I know that I'm a bit late to the conversation, but I wanted to chime in on a few things.
I use 34/70 quite a bit. I have fermented it using traditional lager fermentation schedules, accelerated lager schedules, and ale-like fermentations at temps anywhere from the mid 50's to the mid 60's. I have never gotten a lemon flavor from it. As a matter of fact, I find that 34/70 mutes lemon character from hops like Sterling, Motueka, Kazbek, etc. - varieties that give distinct citrus character with other yeasts.

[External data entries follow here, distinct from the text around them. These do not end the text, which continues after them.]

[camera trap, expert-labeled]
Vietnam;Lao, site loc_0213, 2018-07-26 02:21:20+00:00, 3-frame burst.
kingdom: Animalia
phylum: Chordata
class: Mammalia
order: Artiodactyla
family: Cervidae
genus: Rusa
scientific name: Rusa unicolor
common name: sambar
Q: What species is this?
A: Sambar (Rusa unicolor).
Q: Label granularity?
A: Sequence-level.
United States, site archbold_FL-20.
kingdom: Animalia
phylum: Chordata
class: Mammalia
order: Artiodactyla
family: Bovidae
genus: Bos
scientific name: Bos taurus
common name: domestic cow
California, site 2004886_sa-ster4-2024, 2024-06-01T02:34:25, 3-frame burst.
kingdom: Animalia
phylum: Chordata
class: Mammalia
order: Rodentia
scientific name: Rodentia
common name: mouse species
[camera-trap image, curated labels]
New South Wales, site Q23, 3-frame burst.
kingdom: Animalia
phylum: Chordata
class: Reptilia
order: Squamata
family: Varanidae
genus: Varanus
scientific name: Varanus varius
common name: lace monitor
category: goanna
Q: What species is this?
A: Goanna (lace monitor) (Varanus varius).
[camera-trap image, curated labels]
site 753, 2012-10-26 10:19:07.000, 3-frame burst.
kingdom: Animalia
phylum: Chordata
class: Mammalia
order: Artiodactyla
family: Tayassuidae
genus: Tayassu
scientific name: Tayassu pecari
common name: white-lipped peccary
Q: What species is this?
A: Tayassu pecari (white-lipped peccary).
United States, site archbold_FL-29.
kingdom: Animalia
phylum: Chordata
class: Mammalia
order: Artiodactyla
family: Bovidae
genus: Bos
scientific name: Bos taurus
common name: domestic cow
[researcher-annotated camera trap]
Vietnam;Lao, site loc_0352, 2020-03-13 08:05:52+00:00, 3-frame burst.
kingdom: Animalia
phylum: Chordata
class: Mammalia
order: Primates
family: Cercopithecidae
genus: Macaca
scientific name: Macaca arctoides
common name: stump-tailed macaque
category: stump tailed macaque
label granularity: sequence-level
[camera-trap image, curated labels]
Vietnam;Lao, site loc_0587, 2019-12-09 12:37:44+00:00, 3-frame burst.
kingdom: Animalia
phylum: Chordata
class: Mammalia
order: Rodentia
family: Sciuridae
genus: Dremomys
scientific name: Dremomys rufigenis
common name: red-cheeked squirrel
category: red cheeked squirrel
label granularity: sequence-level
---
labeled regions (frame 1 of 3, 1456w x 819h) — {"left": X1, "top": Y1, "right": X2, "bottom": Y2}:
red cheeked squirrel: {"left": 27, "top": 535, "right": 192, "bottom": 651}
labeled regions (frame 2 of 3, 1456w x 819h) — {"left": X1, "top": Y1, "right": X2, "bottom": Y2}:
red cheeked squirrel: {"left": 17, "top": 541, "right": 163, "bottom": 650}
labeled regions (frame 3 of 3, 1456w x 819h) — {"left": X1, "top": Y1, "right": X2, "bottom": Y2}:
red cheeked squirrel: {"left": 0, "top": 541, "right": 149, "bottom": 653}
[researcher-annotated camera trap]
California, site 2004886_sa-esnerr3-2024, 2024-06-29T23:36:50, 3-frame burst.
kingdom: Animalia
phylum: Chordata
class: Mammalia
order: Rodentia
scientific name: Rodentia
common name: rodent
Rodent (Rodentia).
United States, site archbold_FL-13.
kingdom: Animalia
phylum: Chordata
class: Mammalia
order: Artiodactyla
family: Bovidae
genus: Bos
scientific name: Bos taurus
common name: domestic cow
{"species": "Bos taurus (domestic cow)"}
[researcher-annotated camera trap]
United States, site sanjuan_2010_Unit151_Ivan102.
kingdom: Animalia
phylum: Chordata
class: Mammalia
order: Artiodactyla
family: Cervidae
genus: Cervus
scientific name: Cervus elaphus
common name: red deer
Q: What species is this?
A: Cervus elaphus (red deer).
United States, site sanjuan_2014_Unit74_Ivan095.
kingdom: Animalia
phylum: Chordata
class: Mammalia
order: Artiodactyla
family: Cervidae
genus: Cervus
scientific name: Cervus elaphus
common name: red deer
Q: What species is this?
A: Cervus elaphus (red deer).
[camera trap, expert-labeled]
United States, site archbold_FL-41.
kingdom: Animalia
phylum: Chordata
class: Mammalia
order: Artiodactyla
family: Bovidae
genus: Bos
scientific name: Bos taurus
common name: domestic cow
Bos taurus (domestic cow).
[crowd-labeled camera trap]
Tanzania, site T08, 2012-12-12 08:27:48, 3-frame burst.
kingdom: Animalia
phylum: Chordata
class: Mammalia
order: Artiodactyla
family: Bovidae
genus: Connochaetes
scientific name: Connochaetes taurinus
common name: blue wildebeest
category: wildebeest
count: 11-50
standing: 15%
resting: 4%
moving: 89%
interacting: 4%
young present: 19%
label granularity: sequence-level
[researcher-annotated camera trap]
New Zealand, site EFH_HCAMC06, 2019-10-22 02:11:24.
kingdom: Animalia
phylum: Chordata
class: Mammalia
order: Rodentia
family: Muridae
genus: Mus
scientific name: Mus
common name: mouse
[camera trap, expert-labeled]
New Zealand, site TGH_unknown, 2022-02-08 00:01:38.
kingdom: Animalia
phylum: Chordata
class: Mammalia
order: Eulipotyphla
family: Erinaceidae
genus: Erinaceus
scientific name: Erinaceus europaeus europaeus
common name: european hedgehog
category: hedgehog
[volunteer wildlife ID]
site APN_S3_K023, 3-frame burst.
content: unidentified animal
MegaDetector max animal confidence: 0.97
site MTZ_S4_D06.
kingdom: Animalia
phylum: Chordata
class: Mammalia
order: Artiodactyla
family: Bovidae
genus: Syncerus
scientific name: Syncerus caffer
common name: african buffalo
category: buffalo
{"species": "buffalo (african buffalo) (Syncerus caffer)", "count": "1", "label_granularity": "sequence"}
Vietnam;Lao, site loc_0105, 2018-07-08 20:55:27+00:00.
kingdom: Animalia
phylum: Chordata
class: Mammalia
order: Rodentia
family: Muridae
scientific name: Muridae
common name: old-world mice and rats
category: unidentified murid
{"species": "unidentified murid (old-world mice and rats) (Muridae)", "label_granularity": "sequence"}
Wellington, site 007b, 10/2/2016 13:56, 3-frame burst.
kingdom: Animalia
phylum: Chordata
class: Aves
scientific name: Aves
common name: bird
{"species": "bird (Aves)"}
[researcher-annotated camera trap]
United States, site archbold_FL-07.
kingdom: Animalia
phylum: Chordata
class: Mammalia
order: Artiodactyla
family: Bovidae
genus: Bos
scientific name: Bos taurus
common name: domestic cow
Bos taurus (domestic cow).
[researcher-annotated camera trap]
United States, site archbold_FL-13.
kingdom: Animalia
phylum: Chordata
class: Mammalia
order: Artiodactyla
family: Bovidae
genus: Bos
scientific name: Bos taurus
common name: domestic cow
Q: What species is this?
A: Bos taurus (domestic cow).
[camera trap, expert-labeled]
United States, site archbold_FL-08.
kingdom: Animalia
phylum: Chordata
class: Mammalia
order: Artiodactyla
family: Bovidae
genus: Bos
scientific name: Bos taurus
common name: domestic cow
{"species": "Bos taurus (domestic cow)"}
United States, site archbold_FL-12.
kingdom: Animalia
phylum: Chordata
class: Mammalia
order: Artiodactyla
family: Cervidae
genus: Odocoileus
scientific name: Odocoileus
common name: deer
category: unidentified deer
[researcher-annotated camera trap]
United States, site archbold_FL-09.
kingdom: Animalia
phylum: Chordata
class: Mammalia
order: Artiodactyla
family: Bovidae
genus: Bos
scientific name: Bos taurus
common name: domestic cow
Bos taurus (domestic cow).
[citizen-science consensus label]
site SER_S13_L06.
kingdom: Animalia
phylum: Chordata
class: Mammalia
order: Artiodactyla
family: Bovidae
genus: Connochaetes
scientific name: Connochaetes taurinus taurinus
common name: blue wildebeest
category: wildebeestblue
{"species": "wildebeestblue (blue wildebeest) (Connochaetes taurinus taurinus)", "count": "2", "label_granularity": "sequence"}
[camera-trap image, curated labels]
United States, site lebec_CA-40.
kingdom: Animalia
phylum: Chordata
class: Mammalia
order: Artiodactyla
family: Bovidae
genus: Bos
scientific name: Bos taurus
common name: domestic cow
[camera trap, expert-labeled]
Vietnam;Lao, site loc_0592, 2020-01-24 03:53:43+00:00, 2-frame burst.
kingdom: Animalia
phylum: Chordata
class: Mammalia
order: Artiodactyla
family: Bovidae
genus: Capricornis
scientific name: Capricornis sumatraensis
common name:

I can't refute that LODO could have something to do with it, as I have yet to incorporate that in the hot side. One other thing that comes to mind is that if the LODO brewers that get this character are using saurgut, maybe the yeast is somehow enhancing the lemony, Berliner Weisse character from the acid fermentation rather than producing this during fermentation.
I have also noticed the lack of sulfur production from dry lager strains. While I don't want my beer to smell like eggs, there are certain beers where I prefer just a whiff of sulfur on the nose. I have used 34/70 on several occasions in my Märzen, and it makes a damn good beer, but when I use 2633 it leaves a subtle sulfur note on the nose that takes it to the next level.
Regarding S-189, I have only used it once, using an accelerated lager fermentation schedule, and I wasn't a fan of the results. It was kind of muddled, with some fusel alcohol notes. If I used it again, I'd be sure to stick to a traditional low & slow lager fermentation.
And yes, 34/70 finishes crisp enough for a pilsner, but WY2278 is even crisper. 2278 is the only yeast I'll use for a hoppy lager like an IPL. Every other lager strain I've used tends to strip some late hop character (especially fruitier varietals), even 34/70.